The first strategy of the theologian, who is
almost always writing in prose, is to ignore the paradoxical polarities of
poetic description on
the ground … that such description is poetic hyperbole.
A second alternative to paradox is more
systematic: to reinterpret the polarity in terms that remove the paradox and
show that the two contrasting qualities fit together harmoniously in the mind
of God.…
A third alternative is that characteristic
of many mystics: to try to transcend the duality of the two poles in a higher
unity.…
The final alternative is to dissolve the
polarity by rejecting one pole or the other as an unworthy characterization of
God.[28]
Something similar happens in the traditional
presentation of Jesus as Master Way, Truth, Life in Alberionian spirituality,
which is explained in the rational theological terminology of Alberione’s
time. The Founder holds up as exemplar
Paul’s doctrine and way of discipleship; notwithstanding that, inadequate
attention is given by Paulines to this central issue of Christ Master’s power
being made manifest in kenosis, in
God’s power being weakness to human beings.
The usual tendency is to downplay one of the two polarities (power or
powerlessness) or to give a meaning to one or the other which erases the
paradox. Thus, Christ is acknowledged
indeed as supreme teacher, but his wisdom tends to be conceived of in a narrow
sense, which emphasizes the intellectual and rational part of the human
person. As way, model, exemplar, Christ
is imitated along more external lines, or his divinity is underscored at the
expense of his humanity so that he becomes unreachable, or—on the contrary—he
is recast in the image of weak humanity and his divinity recedes into the
background. As Lord of life, Christ’s
power is given the trappings of worldly domination and his followers may tend
to maintain their distance from him, or may even fear rather than love
him.

● What you will do:
1 > Extract the portion of the text on paradox in theology between "The first strategy" and "is poetic hyperbole.", inclusive.
2 > Extend the text on paradox in theology by writing what comes after its final sentence.
The material after this point comes from a different source.

● Data block:
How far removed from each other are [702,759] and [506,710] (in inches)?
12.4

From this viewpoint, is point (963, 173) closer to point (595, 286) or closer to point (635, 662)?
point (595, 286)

● Exercise responses:
1 >
The first strategy of the theologian, who is
almost always writing in prose, is to ignore the paradoxical polarities of
poetic description on
the ground … that such description is poetic hyperbole.

2 >
From a formative viewpoint, which is
concerned with all that facilitates the experience of God for the formand, the
theological stance that underpins the concept of “master” has immense and
essential value; however, it necessarily must be a theologizing that takes into
account the poetic, the mystical, and the cultural dimensions, all of which
allow for more direct, experiential and intuitive ways of mediating the
experience of Divine Power and of the Divine Nature. It may be recalled here that while theology grapples with
difficulties in working out a complete guru
Christology, the hymnic expressions of this reality reveal no such difficulty
(as was noted in Chapter Three). What
Xavier Irudayaraj says in one of his articles regarding guru Christology is worth repeating here:
Our reflection on the Guru focuses, first of all, on the personal approach
of Christ to each man in his own unique history of salvation and thus makes
clear that Christ is unique not only as the universal Saviour of mankind, but
also as he enlightens every man in all his particularity and
individuality. Secondly, it emphasizes
the fact that discipleship is the basis of fellowship in the Church. It suggests certain new structures for the
Church more interpersonal in nature.
In fine, what is the theological
contribution of this study? In contrast
to the metaphysical (two natures and one person: Chalcedon) and functional
(Scholastic) approaches to Christology, the
Guru-tradition inspires a mystical approach to the person of Christ, based on
the experience of his personal love and grace (since Guru is the
transparently divine communicator of grace).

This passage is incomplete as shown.